It's detected slightly different and has a different number (is that a version number perhaps?). But I'm not sure if the differences are because of 9.0 or a different VPS implementation.


----------



## mav@ (Jun 8, 2012)

The adX driver still used by 8.x has quite aggressive command timings. If the host system or hardware is too busy, I think it is possible that it won't fit into the time frame. FreeBSD 9.x uses different drivers with more relaxed timeouts.


----------



## jw (Jun 10, 2012)

> The adX driver still used by 8.x has quite aggressive command timings. If the host system or hardware is too busy, I think it is possible that it won't fit into the time frame. FreeBSD 9.x uses different drivers with more relaxed timeouts.
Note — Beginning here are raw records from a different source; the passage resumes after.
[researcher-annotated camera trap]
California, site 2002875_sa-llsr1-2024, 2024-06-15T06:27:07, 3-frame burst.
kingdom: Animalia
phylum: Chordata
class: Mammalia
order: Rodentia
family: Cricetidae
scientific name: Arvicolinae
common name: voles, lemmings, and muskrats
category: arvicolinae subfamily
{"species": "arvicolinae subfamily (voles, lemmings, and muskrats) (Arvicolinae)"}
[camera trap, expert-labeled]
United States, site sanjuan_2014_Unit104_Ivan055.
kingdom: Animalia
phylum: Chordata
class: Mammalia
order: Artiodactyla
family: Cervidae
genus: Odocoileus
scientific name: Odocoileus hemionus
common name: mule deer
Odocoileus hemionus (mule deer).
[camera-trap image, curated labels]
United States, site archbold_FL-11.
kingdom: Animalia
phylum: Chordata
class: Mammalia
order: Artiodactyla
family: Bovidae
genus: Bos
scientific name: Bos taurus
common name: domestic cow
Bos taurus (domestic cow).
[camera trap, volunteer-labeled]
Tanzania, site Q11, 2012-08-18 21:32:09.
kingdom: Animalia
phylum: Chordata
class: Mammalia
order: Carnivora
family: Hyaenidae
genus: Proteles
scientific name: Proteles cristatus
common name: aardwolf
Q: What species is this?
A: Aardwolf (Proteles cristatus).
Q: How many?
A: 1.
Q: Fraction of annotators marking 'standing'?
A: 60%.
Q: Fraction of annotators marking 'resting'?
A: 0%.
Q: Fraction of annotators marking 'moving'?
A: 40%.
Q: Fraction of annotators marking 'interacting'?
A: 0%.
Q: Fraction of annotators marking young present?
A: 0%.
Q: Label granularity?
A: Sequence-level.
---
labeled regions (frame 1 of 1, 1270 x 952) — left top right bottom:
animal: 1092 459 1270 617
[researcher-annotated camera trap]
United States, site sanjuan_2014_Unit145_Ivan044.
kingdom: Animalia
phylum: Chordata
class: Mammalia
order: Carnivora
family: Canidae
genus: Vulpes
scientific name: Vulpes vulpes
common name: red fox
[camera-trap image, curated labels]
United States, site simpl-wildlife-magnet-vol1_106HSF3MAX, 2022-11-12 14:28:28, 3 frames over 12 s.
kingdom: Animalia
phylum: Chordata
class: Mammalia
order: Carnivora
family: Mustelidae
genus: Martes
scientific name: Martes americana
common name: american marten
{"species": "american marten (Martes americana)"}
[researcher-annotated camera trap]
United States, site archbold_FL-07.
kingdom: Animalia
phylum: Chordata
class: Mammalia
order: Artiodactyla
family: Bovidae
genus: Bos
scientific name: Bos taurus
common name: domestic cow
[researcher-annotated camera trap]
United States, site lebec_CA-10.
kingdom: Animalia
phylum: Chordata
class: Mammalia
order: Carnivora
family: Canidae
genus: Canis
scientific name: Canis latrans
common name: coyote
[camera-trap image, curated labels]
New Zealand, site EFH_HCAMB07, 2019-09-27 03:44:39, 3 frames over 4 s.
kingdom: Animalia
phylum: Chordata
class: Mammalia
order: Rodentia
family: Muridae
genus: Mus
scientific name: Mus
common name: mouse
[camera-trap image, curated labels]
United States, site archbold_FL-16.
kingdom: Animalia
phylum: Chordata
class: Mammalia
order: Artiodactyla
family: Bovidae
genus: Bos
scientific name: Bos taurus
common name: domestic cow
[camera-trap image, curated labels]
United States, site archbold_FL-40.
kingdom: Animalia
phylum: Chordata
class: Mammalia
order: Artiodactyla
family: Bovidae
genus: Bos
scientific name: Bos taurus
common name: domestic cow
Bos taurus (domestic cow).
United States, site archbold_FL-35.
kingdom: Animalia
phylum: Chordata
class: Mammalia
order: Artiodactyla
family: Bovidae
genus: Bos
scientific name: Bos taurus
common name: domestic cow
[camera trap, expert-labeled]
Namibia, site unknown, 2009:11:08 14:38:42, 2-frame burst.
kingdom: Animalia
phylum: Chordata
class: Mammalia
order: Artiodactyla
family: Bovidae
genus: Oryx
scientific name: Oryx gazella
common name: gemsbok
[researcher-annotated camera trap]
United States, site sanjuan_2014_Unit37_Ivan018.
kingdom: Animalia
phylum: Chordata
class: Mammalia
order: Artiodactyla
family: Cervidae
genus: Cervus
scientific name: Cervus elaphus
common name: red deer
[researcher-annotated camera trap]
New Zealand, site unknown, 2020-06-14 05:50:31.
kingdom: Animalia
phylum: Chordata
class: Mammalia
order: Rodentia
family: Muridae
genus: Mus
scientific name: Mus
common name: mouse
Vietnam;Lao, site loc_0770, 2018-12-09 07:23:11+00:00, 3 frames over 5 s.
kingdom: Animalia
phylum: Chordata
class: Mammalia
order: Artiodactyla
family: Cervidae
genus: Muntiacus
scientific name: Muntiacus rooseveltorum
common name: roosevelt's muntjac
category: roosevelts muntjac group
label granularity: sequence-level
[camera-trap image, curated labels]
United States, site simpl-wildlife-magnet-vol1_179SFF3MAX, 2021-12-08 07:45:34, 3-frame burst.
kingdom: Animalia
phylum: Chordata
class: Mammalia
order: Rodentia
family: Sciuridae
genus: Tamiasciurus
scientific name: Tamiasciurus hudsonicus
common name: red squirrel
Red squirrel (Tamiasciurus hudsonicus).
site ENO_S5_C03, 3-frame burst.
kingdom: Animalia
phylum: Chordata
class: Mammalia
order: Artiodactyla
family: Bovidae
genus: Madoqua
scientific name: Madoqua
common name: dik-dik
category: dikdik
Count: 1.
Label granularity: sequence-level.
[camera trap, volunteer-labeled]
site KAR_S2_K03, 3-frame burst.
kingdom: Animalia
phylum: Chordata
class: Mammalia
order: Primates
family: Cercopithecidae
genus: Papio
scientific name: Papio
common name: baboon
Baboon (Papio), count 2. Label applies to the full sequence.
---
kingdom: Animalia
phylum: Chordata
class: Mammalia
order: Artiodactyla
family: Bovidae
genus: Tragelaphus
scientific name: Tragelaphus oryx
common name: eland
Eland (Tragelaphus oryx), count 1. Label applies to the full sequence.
So, would that mean I could do 'something' for updating this adX driver on the 8.2 install, and then be able to get rid of the timeouts? (If so, could you maybe point me 'somewhere' related to 'something'? 

Or is installing 9.0 the only feasible way to get this 'more relaxed' driver for adX to (hopefully) get rid of these errors?

Thanks,

Jorge.


----------



## mav@ (Jun 10, 2012)

There is a kernel configuration option ATA_REQUEST_TIMEOUT. You may rebuild your kernel specifying a different value in seconds. Default is 10 there, while more usual value used by new drivers is 30 seconds.

Also you may switch to the new ATA drivers already present in the 8.x branch, but disabled by default for compatibility reasons.


----------